SUPPLIED TEXT:

--------------------

Because the crisis doesn't fall evenly. Three-quarters of the health workforce is women, but they're concentrated in the lowest-paid, most physically demanding roles. When there aren't enough people, it's these women who absorb the gap—and they're already doing unpaid care work at home. The system was built on their undervaluation.
What do you mean by moral distress?
It's the injury that comes from knowing what a patient needs and being unable to provide it because there simply aren't enough staff or resources. A care aide watches residents go days without baths. She knows it's wrong. She can't fix it. That contradiction—between what you know is right and what you're forced to do—breaks people down.
The childcare angle seems crucial. Why?
Because it's the linchpin. A nurse can't work full shifts if she has no one to watch her children. A physician gets pulled from surgery. Midwives leave the profession. Without childcare, the health-care system itself can't function. But childcare is almost entirely staffed by women earning minimum wage, so it collapses first.
What happens when someone just... can't do it anymore?
They leave. Fifty-seven percent of long-term care workers surveyed said they were considering quitting because of moral distress. When you can't provide care ethically, when you're exhausted, when you're paid poorly for work that matters—you go. And then the system gets worse for everyone left behind.
Is this fixable?
Yes, but it requires real investment. Better pay, better benefits, flexibility, mental health support for care workers. It means treating the care economy as essential—because it is. Right now we clap for nurses but ignore the early childhood educators keeping their children alive. That has to change.
What does this look like for the people living through it?
A mother alone with a sick child because the system told her to stay home. A single mother working two jobs, keeping everyone alive, knowing she's being exploited but having no choice. A care aide feeling guilty every shift. That's the human cost of building a system on undervalued women's labour.

--------------------

GIVEN INFORMATION:
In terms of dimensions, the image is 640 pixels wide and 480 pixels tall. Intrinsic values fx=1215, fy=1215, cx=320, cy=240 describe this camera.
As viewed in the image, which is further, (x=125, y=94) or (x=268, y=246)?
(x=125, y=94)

--------------------

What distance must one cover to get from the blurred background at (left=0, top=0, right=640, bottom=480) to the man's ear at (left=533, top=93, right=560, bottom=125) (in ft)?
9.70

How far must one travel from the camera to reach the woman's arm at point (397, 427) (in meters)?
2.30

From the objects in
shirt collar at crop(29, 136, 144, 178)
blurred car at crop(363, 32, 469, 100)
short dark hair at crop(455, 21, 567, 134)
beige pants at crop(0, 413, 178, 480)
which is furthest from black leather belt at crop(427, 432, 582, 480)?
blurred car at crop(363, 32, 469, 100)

--------------------

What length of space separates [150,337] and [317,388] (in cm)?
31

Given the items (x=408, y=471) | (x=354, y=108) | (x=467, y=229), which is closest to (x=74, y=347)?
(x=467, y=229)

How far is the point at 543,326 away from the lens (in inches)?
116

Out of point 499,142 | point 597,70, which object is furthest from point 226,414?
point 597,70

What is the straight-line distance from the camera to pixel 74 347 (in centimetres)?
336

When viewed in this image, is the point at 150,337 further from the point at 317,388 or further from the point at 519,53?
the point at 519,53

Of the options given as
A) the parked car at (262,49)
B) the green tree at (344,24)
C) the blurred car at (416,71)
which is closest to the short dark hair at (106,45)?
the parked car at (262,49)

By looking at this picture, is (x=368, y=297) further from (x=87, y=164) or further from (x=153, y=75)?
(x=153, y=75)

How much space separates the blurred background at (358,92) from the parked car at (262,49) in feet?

--------------------

CHECK YOUR UNDERSTANDING:
1: According to the interview on the care crisis, what share of long-term care workers surveyed said they were considering quitting because of moral distress?
2: Extract from the interview on the care crisis the passage that begins at the words "Because the crisis" and stops after "do—breaks people down.".
3: What measures does the interview on the care crisis list as the real investment needed to fix the problem?

SOLUTIONS TO EACH TASK:
1: Fifty-seven percent

2:
Because the crisis doesn't fall evenly. Three-quarters of the health workforce is women, but they're concentrated in the lowest-paid, most physically demanding roles. When there aren't enough people, it's these women who absorb the gap—and they're already doing unpaid care work at home. The system was built on their undervaluation.
What do you mean by moral distress?
It's the injury that comes from knowing what a patient needs and being unable to provide it because there simply aren't enough staff or resources. A care aide watches residents go days without baths. She knows it's wrong. She can't fix it. That contradiction—between what you know is right and what you're forced to do—breaks people down.

3:
- Better pay
- Better benefits
- Flexibility
- Mental health support for care workers